# Middle name for our baby boy Hayden..



## Beautiful11

So after so many discussions and tantrums i think we have both agreed on the name Hayden/Dennie for short. i love this name as its different and my Grandad's name is Dennis he was called Dennie when he was little. My name is Shannen-Lynn so double barreled and id LOVE for our little man to have a double barreled first name too instead of a middle name i guess so Hayden-? i liked Hayden-Lee as its DH's middle name and i think it flows but my stepdads first name is Lee and my actual Dad despises him and wouldnt see it as a good thing ( i can so do without the stress ) any other suggestions that just flow...? preferably nothing beginning with H as he will be Hayden Hopper! too many H's for sure :haha:


----------



## MrsMcCurdy

Hayden-Andrew ?


----------



## Beautiful11

MrsMcCurdy said:


> Hayden-Andrew ?

Im not to sure thank you for your input anyway :flow::thumbup:


----------



## BabyDinoMummy

Hayden-Jay?
Hayden-John?
Hayden-Ray?
Hayden-Luke?
Hayden-Oliver?
Hayden-Zeke?
Hayden-Jett?
Hayden-Finn?
Hayden-Rhys?


----------



## RubyRainbows

Wow this is a tricky one! Double barreled, hyphenated names aren't very common for boy's.

Congrats on coming up with a name you love, that allows you to use the nn Dennie, after your Grandfather! :thumbup:

Hayden-Jo
Hayden-Jay
Hayden-Shea

Personally I think it would just be better to give the baby a middle name that flows well, like:

Hayden Michael
Hayden James
Hayden Christopher

And maybe save the hyphenated name for if you have a baby girl in the future.


----------



## JJKCB

hyphen names that flow:

Lee
Jay
Ray
James
Joe
Jack
John
Dean


----------



## wannabemomy37

I personally wouldn't go for a hyphenated first name, especially for a boy, but some suggestions would be:
Hayden-Jade
Hayden-Kyle
Hayden-Louis
Hayden-Thomas

My fave would be just Hayden Thomas Hopper.

Also wanted to point out that a PP suggestion Andrew is nice but would give him the initials HAH. Perhaps not a big deal but thought I'd point it out.


----------



## Mummymoo_x

I like Hayden-Joe 
Cant really think of any more from the top of my head. But I'd keep the name short as you dont want the name to be too much of a mouthful :)


----------



## Beautiful11

After all of that my DH is insistent we call Him Hayden Lee Hopper no connection etc haha his words were this is our baby our choice his middle name is Lee too so it was important to him i suppose we will just have to wait and see:dohh: i believe he will Defiantly be a Hayden though <3


----------



## Mummymoo_x

Hayden Lee Hopper is nice. X


----------



## Beautiful11

Mummymoo_x said:


> Hayden Lee Hopper is nice. X

Thank you :) x


----------

================

## Exercise directions
Reproduce word for word the part of the baby-name thread above that runs from "## wannabemomy37" to "Hayden Thomas Hopper.".

================

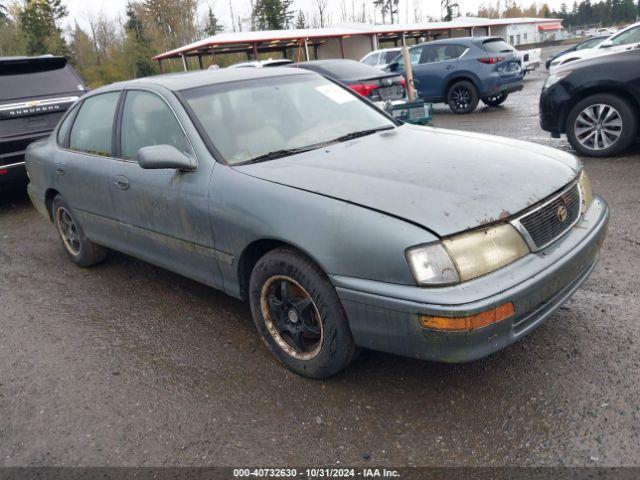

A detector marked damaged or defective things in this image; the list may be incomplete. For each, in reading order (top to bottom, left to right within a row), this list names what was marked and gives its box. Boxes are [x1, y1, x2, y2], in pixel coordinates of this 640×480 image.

rusty wheel rim [55, 208, 81, 256]
rusty wheel rim [258, 276, 322, 358]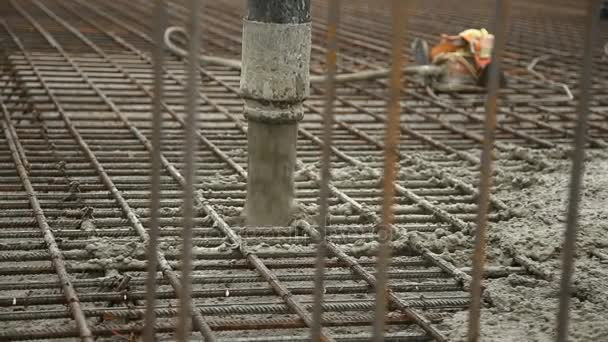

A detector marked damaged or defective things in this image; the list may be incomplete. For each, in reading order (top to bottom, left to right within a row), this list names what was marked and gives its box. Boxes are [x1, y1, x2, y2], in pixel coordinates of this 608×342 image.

rusty steel bar [0, 99, 93, 342]
rusty steel bar [144, 0, 166, 340]
rusty steel bar [314, 0, 338, 340]
rusty steel bar [372, 0, 406, 340]
rusty steel bar [468, 1, 510, 340]
rusty steel bar [556, 1, 604, 340]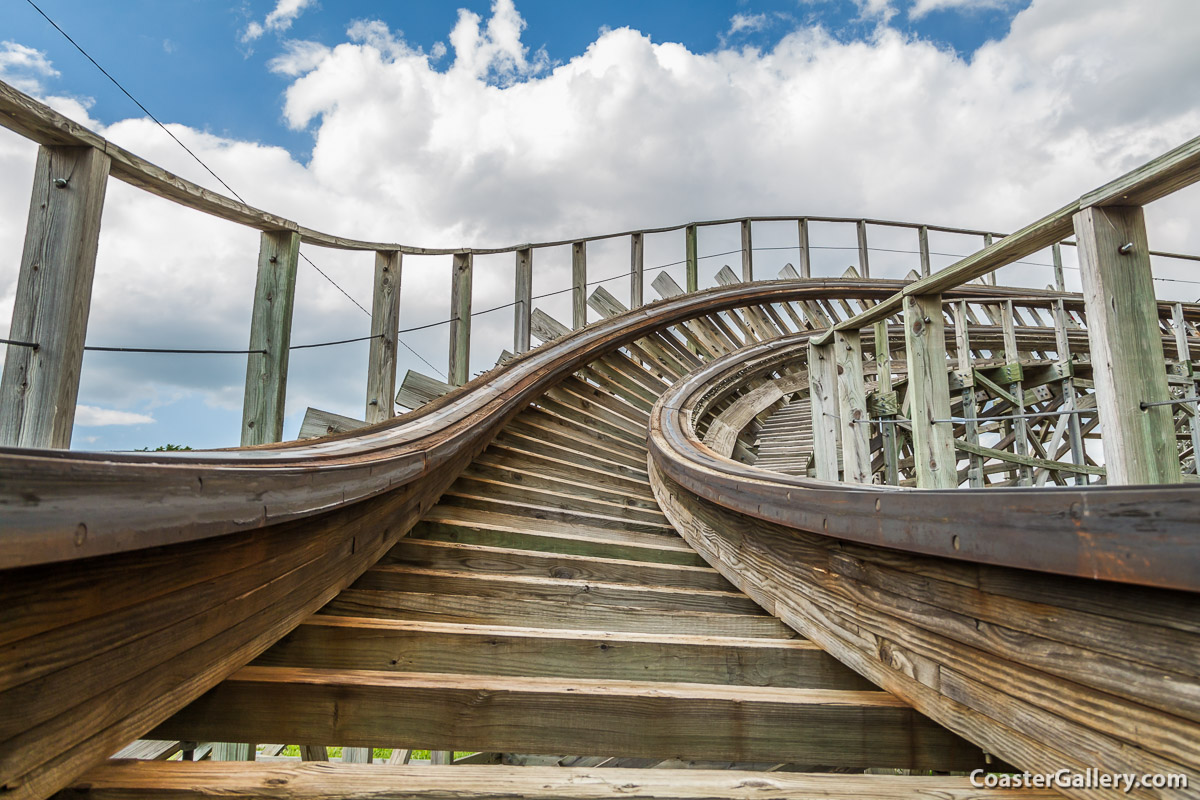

================

## Result for this task
## wannabemomy37

I personally wouldn't go for a hyphenated first name, especially for a boy, but some suggestions would be:
Hayden-Jade
Hayden-Kyle
Hayden-Louis
Hayden-Thomas

My fave would be just Hayden Thomas Hopper.